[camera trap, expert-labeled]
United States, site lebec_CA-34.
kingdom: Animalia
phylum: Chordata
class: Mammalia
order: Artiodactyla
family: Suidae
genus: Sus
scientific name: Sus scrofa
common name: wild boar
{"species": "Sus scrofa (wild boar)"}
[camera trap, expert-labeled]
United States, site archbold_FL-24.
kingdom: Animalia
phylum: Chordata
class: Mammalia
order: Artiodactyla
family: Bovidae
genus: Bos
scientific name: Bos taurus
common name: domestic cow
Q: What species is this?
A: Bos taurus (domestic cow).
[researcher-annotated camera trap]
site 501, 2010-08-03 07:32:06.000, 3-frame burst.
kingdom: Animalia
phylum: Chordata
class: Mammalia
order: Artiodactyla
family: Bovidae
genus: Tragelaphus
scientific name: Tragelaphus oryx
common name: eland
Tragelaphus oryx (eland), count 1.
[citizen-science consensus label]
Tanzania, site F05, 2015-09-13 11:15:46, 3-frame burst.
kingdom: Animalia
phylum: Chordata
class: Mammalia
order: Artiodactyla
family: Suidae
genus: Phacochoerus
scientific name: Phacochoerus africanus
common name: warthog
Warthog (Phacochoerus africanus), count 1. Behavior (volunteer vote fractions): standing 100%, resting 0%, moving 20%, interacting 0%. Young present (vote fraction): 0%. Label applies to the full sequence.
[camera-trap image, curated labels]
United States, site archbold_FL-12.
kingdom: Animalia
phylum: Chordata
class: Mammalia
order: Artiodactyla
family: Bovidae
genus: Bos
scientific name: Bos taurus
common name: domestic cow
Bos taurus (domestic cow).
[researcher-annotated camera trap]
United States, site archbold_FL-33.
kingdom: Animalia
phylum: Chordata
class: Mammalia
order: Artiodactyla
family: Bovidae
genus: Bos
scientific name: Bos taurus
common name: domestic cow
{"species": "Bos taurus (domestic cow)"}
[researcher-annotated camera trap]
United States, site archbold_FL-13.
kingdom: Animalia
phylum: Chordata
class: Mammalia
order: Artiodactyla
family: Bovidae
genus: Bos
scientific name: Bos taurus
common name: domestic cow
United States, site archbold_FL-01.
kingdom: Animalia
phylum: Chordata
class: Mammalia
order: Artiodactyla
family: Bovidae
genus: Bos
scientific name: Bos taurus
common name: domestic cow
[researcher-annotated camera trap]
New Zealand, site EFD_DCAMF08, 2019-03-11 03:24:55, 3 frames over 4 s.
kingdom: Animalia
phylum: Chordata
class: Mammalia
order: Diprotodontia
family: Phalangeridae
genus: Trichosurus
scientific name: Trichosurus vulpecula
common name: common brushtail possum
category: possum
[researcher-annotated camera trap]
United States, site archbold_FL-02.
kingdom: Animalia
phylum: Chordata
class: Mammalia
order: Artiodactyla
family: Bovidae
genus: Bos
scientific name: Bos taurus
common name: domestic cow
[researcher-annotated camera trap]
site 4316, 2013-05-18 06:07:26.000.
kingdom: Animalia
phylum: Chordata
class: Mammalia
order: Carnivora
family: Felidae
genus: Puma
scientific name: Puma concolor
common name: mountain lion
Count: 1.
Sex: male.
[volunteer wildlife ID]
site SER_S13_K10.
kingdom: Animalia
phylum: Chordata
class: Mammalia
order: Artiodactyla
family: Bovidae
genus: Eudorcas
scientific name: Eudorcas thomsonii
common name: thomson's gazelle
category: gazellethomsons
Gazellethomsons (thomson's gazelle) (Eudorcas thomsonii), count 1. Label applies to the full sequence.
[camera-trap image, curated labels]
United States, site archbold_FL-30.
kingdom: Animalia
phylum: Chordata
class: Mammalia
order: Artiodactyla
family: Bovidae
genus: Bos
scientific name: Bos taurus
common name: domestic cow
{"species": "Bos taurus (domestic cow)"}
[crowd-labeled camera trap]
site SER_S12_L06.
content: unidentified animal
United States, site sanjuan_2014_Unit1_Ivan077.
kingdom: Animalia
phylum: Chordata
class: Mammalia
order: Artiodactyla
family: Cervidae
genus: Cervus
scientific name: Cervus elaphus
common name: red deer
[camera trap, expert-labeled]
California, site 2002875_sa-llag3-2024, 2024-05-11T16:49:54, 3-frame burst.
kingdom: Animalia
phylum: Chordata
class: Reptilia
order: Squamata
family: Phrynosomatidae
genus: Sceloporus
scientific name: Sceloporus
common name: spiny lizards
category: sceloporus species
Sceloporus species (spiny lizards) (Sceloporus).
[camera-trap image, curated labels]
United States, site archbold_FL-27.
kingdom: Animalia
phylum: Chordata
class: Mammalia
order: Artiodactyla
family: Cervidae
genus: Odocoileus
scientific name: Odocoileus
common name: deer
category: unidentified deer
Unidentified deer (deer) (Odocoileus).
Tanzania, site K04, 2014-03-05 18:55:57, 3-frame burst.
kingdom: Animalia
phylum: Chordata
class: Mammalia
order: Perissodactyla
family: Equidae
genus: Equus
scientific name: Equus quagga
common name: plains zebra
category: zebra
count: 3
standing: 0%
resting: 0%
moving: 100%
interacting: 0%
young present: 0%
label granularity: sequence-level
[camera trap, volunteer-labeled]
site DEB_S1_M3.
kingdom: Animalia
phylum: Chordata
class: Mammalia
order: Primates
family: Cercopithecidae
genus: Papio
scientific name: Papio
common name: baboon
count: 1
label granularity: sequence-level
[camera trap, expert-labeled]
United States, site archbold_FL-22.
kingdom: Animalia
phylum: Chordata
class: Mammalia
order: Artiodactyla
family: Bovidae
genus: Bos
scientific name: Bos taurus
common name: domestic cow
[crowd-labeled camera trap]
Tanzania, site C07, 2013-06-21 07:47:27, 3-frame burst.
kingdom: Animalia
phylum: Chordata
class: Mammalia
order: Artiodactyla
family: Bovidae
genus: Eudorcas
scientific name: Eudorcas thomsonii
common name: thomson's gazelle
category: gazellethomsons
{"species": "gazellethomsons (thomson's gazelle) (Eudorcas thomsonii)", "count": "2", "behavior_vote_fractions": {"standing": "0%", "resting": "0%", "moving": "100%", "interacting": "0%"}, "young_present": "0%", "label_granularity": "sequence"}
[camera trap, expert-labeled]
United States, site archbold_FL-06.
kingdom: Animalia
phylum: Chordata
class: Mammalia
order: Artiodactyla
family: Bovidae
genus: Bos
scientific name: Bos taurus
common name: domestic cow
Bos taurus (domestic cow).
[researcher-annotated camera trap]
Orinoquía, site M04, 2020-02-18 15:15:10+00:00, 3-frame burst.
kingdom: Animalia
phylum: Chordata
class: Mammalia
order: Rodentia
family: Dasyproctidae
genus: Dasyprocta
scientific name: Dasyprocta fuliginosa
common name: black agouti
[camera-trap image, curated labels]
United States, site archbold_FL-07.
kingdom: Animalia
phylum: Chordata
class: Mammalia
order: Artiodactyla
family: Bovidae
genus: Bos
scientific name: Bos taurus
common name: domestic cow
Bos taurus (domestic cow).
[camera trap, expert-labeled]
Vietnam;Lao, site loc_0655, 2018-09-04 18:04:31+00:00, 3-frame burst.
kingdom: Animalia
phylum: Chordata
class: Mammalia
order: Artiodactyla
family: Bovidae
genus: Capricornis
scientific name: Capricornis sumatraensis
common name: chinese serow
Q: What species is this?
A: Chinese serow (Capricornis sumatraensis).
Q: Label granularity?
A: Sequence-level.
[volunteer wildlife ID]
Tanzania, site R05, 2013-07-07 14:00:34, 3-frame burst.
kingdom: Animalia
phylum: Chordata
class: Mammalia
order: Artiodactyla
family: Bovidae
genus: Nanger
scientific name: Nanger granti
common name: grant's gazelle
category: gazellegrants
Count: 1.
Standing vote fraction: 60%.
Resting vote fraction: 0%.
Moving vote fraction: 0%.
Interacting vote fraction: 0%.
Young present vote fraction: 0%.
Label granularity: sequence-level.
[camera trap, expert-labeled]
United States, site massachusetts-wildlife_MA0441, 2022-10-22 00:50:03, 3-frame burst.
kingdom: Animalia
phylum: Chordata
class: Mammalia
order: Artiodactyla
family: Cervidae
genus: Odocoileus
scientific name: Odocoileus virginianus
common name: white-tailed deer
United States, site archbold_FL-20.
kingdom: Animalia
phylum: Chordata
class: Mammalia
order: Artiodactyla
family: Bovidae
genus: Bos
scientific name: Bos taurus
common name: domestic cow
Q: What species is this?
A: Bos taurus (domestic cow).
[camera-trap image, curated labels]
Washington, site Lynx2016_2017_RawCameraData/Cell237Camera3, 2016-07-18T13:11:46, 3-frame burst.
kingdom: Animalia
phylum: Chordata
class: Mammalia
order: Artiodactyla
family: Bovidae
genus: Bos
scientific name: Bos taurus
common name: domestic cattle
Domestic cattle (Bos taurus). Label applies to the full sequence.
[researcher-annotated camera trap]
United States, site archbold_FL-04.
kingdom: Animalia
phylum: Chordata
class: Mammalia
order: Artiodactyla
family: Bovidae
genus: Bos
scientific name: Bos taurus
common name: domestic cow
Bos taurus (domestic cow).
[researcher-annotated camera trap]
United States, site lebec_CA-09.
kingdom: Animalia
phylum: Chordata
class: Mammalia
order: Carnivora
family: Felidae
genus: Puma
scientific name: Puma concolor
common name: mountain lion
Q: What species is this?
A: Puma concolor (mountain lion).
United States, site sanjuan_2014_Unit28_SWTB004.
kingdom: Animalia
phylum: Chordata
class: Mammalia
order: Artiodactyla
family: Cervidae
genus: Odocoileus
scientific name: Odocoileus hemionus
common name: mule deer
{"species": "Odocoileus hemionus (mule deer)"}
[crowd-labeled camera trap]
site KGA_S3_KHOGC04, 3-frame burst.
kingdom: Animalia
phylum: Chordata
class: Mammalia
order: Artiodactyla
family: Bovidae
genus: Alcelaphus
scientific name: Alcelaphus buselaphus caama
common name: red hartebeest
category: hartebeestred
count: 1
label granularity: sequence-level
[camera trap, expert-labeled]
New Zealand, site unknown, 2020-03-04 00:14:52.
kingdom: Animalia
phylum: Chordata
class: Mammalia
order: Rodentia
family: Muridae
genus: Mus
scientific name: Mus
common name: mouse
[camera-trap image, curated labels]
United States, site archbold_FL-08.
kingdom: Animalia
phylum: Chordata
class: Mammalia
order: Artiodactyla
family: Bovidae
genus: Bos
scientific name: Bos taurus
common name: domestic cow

§ **EXERCISE GOAL**:
Word for word, restate the data above from its first line down to and including the line with "United States, site archbold_FL-24.".

§ **SOLUTION TO THIS PROBLEM**:
[camera trap, expert-labeled]
United States, site lebec_CA-34.
kingdom: Animalia
phylum: Chordata
class: Mammalia
order: Artiodactyla
family: Suidae
genus: Sus
scientific name: Sus scrofa
common name: wild boar
{"species": "Sus scrofa (wild boar)"}
[camera trap, expert-labeled]
United States, site archbold_FL-24.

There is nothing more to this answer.